• _Tasks for this exercise_:
(1) Using the adductor canal text, explain in one to three sentences what role the canal plays and how that relates to the structures it contains.
(2) According to the adductor canal text, how long is the canal?
(3) Pick up the adductor canal text from its last sentence and continue it.

• _Document extract_:

****************

The Adductor Canal
The adductor canal (Hunter’s canal, subsartorial canal) is a narrow conical tunnel located in the thigh.
It is 15cm long, extending from the apex of the femoral triangle to the adductor hiatus of the adductor magnus. The canal serves as a passageway from structures moving between the anterior thigh and posterior leg.
In this article, we shall look at the anatomy of the adductor canal – its borders, contents and clinical relevance.
The adductor canal is bordered by muscular structures:
- Anterior: Sartorius.
- Lateral: Vastus medialis.
- Posterior: Adductor longus and adductor magnus.
The apex of the adductor canal is marked by the adductor hiatus – a gap between the adductor and hamstring attachments of the adductor magnus.
The adductor canal serves as a passageway for structures moving between the anterior thigh and posterior leg. It contains the femoral artery, femoral vein, nerve to the vastus medialis and the saphenous nerve (the largest cutaneous branch of the femoral nerve).
As the femoral artery and vein exit the canal, they become the popliteal artery and vein respectively.

****************

• _The data_:
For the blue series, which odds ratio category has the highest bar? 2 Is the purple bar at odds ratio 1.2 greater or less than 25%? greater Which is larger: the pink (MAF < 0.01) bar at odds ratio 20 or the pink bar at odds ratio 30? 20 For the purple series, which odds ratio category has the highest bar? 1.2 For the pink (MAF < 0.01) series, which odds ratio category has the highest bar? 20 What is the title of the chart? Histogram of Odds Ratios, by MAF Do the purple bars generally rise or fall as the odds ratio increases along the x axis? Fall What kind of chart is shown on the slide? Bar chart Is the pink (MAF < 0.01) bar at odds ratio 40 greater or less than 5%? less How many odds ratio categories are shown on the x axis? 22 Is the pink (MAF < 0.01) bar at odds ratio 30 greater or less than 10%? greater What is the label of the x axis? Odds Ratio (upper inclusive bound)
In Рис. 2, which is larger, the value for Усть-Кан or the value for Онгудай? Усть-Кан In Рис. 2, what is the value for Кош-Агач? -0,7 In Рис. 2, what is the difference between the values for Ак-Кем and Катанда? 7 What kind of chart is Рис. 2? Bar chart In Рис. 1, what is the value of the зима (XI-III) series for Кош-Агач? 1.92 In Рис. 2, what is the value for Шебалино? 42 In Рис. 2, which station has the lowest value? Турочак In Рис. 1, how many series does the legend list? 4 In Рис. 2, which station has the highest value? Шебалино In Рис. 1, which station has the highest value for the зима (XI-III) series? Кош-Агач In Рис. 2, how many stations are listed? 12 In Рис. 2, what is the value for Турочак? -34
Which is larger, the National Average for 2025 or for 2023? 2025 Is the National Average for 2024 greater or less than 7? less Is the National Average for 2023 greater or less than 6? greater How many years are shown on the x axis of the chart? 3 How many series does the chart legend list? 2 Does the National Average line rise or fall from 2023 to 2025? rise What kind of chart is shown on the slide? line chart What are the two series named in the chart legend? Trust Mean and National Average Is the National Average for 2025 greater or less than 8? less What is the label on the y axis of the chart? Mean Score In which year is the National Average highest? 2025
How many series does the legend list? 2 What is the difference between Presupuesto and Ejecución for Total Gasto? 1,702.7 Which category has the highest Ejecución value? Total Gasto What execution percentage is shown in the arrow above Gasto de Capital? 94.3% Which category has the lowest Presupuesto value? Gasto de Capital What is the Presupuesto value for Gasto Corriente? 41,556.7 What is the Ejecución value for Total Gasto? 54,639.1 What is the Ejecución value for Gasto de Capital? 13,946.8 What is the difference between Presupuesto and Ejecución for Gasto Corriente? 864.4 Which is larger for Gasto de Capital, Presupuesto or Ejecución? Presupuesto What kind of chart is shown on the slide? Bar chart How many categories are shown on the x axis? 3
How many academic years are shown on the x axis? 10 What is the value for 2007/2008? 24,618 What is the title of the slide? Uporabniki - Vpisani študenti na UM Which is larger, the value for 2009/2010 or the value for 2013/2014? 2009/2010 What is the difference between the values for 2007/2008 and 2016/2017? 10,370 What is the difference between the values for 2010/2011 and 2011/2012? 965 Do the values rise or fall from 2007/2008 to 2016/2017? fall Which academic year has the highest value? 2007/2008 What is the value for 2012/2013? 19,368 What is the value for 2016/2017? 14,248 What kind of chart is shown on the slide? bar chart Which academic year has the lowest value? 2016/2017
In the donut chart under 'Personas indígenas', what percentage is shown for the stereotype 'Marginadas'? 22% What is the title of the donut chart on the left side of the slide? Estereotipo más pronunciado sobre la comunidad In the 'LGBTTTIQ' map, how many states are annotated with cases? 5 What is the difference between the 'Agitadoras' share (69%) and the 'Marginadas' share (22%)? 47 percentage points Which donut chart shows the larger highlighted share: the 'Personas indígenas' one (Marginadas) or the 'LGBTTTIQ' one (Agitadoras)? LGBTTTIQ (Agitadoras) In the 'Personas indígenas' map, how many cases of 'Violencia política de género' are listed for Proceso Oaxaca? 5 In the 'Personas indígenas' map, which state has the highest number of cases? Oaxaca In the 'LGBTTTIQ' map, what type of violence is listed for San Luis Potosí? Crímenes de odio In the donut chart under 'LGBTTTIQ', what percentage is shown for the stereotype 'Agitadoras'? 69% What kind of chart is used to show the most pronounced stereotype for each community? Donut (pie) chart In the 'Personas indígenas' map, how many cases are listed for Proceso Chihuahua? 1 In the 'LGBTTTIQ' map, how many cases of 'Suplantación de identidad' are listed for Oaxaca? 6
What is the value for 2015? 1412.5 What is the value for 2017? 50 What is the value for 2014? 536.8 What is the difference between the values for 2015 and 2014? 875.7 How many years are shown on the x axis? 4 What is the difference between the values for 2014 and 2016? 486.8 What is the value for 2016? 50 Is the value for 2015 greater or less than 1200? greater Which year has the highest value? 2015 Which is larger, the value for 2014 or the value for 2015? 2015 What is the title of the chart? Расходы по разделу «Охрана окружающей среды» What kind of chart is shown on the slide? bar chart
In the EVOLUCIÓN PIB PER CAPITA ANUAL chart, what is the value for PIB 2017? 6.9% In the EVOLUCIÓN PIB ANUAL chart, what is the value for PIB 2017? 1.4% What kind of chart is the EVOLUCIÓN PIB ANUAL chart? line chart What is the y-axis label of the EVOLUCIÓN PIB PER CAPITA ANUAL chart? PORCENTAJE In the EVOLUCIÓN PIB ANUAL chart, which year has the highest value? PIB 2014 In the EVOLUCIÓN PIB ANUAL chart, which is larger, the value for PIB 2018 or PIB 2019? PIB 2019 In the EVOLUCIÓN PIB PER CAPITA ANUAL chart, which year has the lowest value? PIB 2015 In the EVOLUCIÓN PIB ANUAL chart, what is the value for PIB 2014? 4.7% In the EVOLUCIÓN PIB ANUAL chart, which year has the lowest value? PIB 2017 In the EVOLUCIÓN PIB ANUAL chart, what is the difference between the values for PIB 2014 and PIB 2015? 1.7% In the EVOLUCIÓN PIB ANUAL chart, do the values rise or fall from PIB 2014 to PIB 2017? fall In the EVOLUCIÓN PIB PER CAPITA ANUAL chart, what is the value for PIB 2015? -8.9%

****************

• _Answer section_:
(1) The adductor canal is a passageway for structures moving between the anterior thigh and the posterior leg. For this reason it carries the femoral artery, the femoral vein, the nerve to the vastus medialis and the saphenous nerve. When the femoral artery and vein leave the canal, they become the popliteal artery and vein.

(2) It is 15cm long.

(3)
Clinical Relevance – Adductor Canal Block
In the adductor canal block, local anaesthetic is administered in the adductor canal to block the saphenous nerve in isolation, or together with the nerve to the vastus medialis.
The block can be used to provide sensory anaesthesia for procedures involving the distal thigh and femur, knee and lower leg on the medial side. The sartorius and femoral artery are used as anatomical landmarks to locate the saphenous nerve.
Clinical Relevance – Adductor Canal Compression Syndrome
Adductor canal compression syndrome describes entrapment of the neurovascular bundle within the adductor canal. A rare condition, it is usually caused by hypertrophy of adjacent muscles such as vastus medialis.
It is most common in young males, who may present with claudication symptoms due to femoral artery occlusion (more common) or neurological symptoms due to entrapment of the saphenous nerve.